[YOUR TASK]: Word for word, reproduce the records, keeping none of the pictures.
>>>
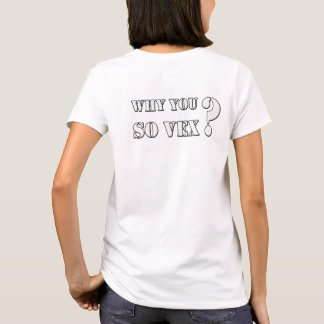 Why you so VEX? women's T shirt
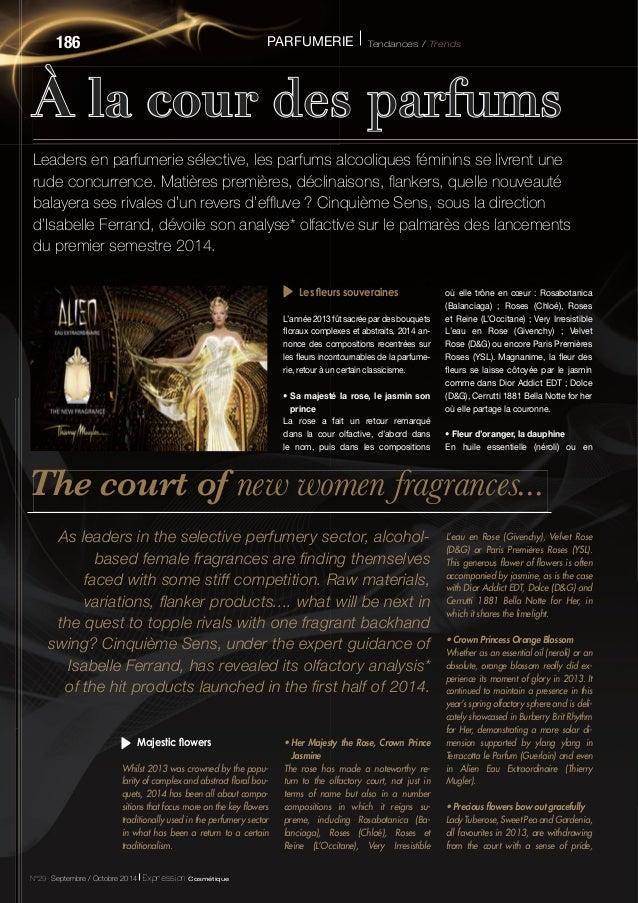 186 PARFUMERIE Tendances / Trends  À la cour des parfums The court of new women fragrances...  Leaders en parfumerie sélec...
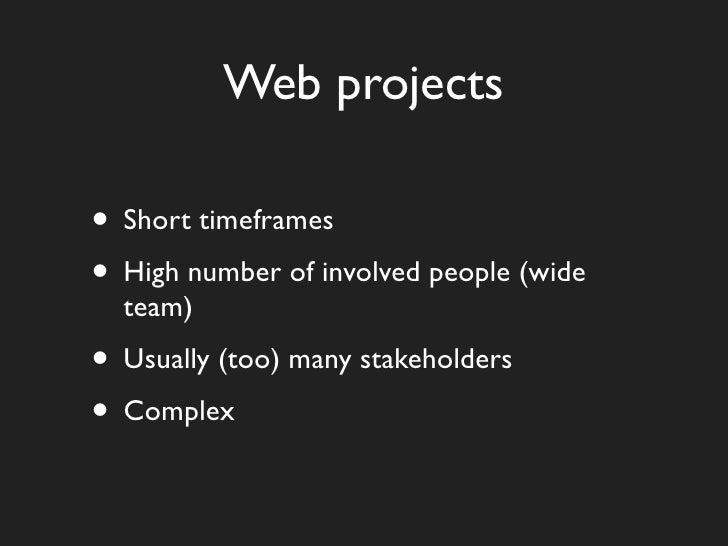 Web projects  • Short timeframes • High number of involved people (wide   team) • Usually (too) many stakeholders • Complex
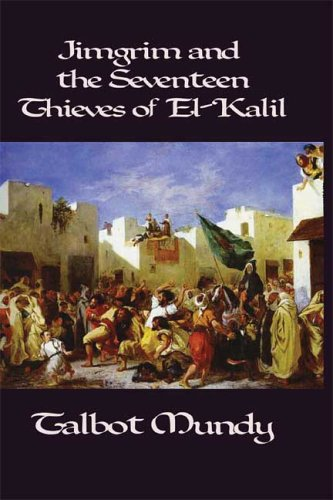 Jimgrim and the Seventeen Thieves of El-Kalil 9781557423863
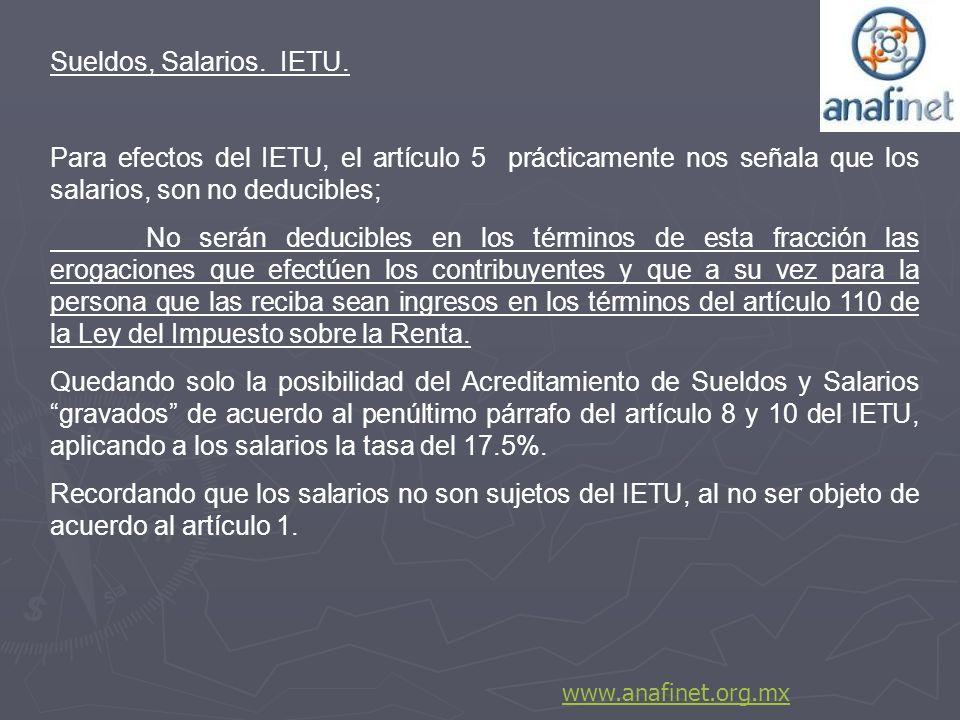 Sueldos, Salarios. IETU. Para efectos del IETU, el artículo 5 prácticamente nos señala que los salarios, son no deducibles;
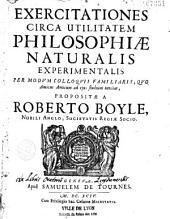 Exercitationes circa utilitatem, philosophiae naturalis experimentalis...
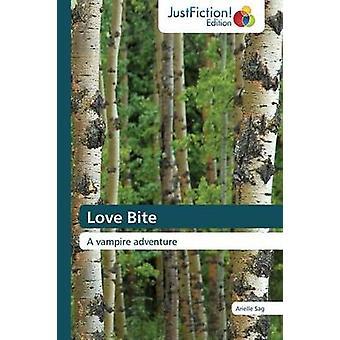 Love Bite by Sag Arielle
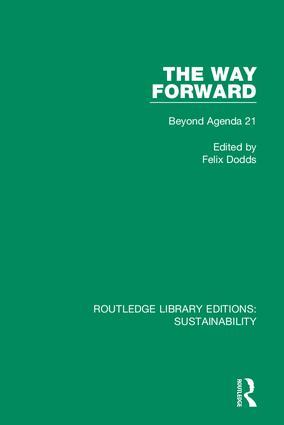 The Way Forward: Beyond Agenda 21, 1st Edition (Hardback) book cover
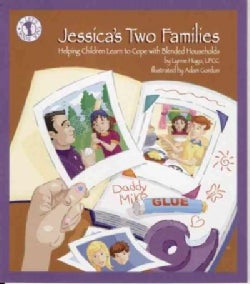 Jessica's Two Families: Helping Children Learn to Cope with Blended Households (Paperback)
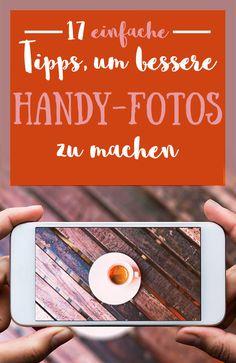 17 super einfache Tricks für bessere Handy-Fotos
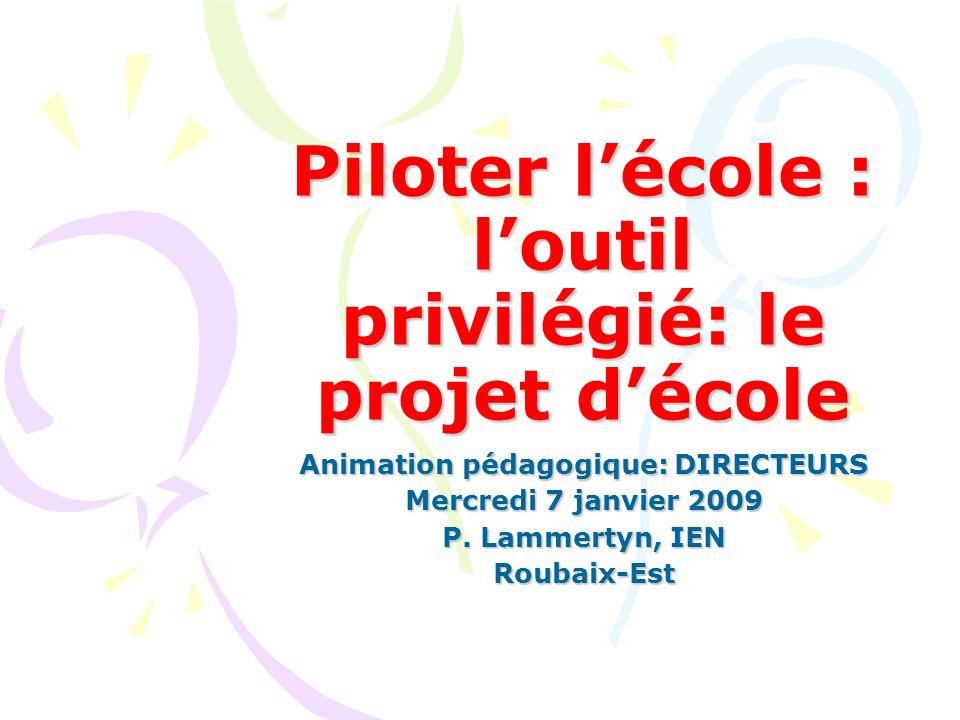 Piloter lécole : loutil privilégié: le projet décole Animation pédagogique: DIRECTEURS Mercredi 7 janvier 2009 P. Lammertyn, IEN Roubaix-Est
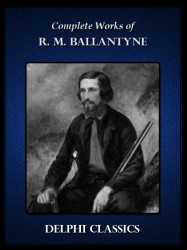 Complete Works of R. M. Ballantyne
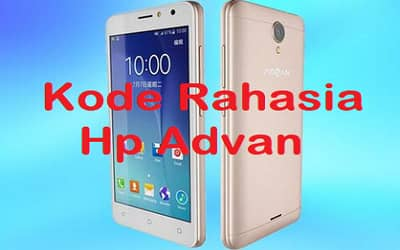 Kode Rahasia HP Advan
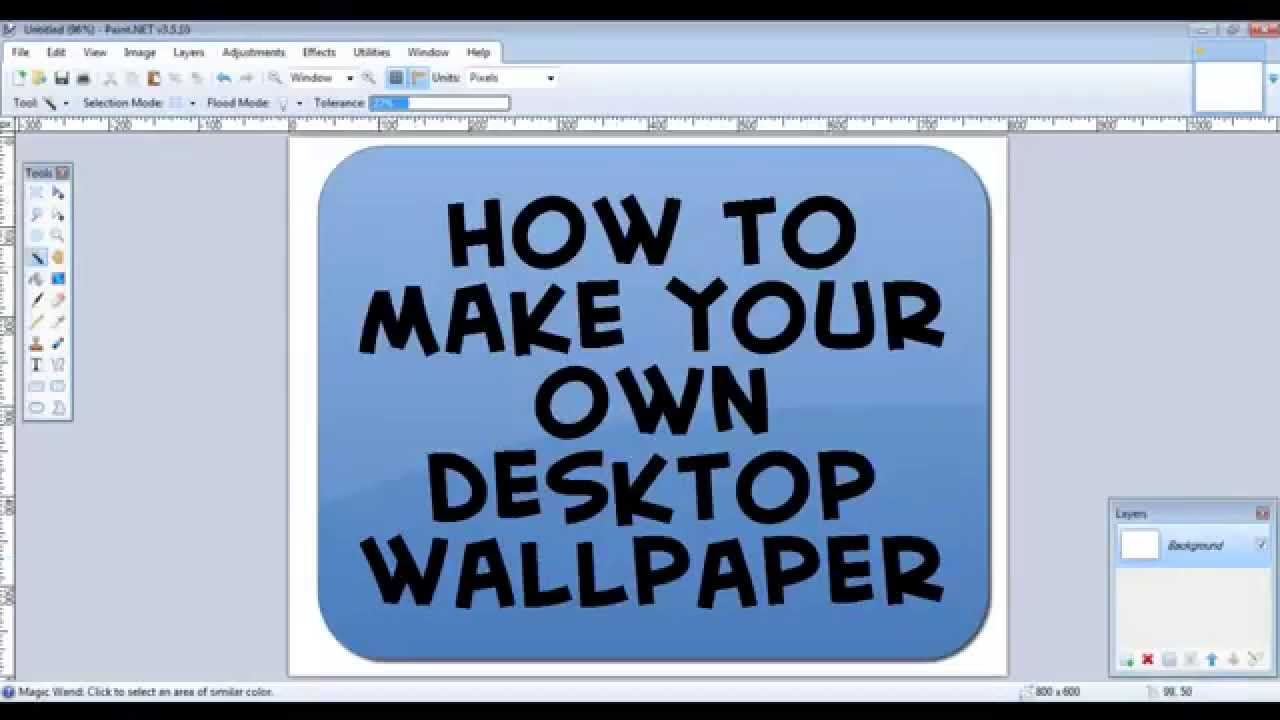 How To Make Your Own Pc Wallpaper On Paint Net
<<<
[SOLUTION]:
 Why you so VEX? women's T shirt
 186 PARFUMERIE Tendances / Trends  À la cour des parfums The court of new women fragrances...  Leaders en parfumerie sélec...
 Web projects  • Short timeframes • High number of involved people (wide   team) • Usually (too) many stakeholders • Complex
 Jimgrim and the Seventeen Thieves of El-Kalil 9781557423863
 Sueldos, Salarios. IETU. Para efectos del IETU, el artículo 5 prácticamente nos señala que los salarios, son no deducibles;
 Exercitationes circa utilitatem, philosophiae naturalis experimentalis...
 Love Bite by Sag Arielle
 The Way Forward: Beyond Agenda 21, 1st Edition (Hardback) book cover
 Jessica's Two Families: Helping Children Learn to Cope with Blended Households (Paperback)
 17 super einfache Tricks für bessere Handy-Fotos
 Piloter lécole : loutil privilégié: le projet décole Animation pédagogique: DIRECTEURS Mercredi 7 janvier 2009 P. Lammertyn, IEN Roubaix-Est
 Complete Works of R. M. Ballantyne
 Kode Rahasia HP Advan
 How To Make Your Own Pc Wallpaper On Paint Net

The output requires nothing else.